Today we live with expectations of commercial, political, and moral immediacy that were unimaginable when the principles of secret paper ballots, bicameral legislative bodies, and parliamentary procedure were being devised two hundred years ago.  Even if the current apparatus of US primary nominations is an archaic network of delegates and committees, the digitized emotions driving the races are entirely contemporary.  In his landmark Amusing Ourselves to Death (1985), media theorist Neil Postman noted how the 1858 debates between Abraham Lincoln and Stephen Douglas were conducted with an intellectual rigor few voters and fewer candidates could withstand in a post-literate age:

Is there any audience of Americans today who could endure seven hours of talk? or five? or three?  Especially without pictures of any kind?…[T]hese audiences must have had an equally extraordinary capacity to comprehend lengthy and complex sentences aurally…[Douglas] claimed that his appeal was to understanding and not to passion, as if the audience were to be silent, reflective readers, and his language the text they must ponder…

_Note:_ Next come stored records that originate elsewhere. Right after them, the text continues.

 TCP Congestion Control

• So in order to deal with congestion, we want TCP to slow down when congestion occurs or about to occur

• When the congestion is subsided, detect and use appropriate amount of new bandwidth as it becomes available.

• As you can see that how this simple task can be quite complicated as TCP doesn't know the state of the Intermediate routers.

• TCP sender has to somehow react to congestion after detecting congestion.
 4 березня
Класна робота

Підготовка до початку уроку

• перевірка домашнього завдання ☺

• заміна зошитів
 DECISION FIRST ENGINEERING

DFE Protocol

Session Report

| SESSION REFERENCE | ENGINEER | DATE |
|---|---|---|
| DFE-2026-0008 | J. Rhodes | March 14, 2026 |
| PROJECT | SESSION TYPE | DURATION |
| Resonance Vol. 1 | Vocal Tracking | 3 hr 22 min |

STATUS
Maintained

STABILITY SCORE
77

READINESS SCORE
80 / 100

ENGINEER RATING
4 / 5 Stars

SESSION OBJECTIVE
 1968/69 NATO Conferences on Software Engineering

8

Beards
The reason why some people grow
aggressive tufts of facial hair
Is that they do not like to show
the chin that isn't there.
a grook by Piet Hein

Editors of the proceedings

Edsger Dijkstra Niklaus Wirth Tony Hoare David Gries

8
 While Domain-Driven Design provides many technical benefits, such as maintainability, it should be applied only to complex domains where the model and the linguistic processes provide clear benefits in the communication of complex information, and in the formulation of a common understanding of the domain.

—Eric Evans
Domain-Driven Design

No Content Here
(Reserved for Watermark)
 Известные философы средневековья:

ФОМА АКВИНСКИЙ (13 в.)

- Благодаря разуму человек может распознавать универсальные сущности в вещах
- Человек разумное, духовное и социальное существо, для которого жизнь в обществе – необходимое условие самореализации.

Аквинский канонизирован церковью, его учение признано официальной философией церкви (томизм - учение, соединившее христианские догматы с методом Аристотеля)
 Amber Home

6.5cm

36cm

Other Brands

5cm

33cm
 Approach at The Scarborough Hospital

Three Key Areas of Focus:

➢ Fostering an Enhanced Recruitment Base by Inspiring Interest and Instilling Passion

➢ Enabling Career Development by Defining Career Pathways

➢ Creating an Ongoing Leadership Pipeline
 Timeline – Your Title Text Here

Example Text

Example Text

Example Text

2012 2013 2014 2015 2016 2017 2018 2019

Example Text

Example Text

The problem, then, is that we are applying Twenty-First-Century forms of discourse to a Nineteenth-Century form of governance, leaving us vulnerable to our endlessly distracted, attention-deficient judgments.   Further, we have reduced the actual process of selecting leaders and enacting laws to what Neal Gabler called “politainment” – an ongoing theater of winners and losers, gaffes and photo ops, scandals and “-gates,” which few people connect with anything impacting their daily lives or livelihoods.  Political opinions might remain strong, but in the same way that opinions on favorite athletes or celebrities are; they are indicative of our vague “values” rather than of any tangible needs or purposes.

Yet even as we lament an erosion of democracy, the fact remains that we have a lot of it – so much so that we cheapen it with overuse.  In most western nations, citizens have fully three levels of representation (municipal, regional, national) through which to voice their concerns, and in some places you can legally smoke cannabis while being joined in legal union with your same-sex partner, just before legally undertaking a physician-assisted suicide. Whatever that is, it isn’t repression as we’ve typically thought of it.  Such is our abundance of “rights,” that we exercise them to satisfy not fundamental ideals of truth and justice, but fleeting instincts, private appetites, and spasms of annoyance, irreverence, and spite.  Thus Boaty McBoatface.  Thus Don Cherry. Thus Donald Trump.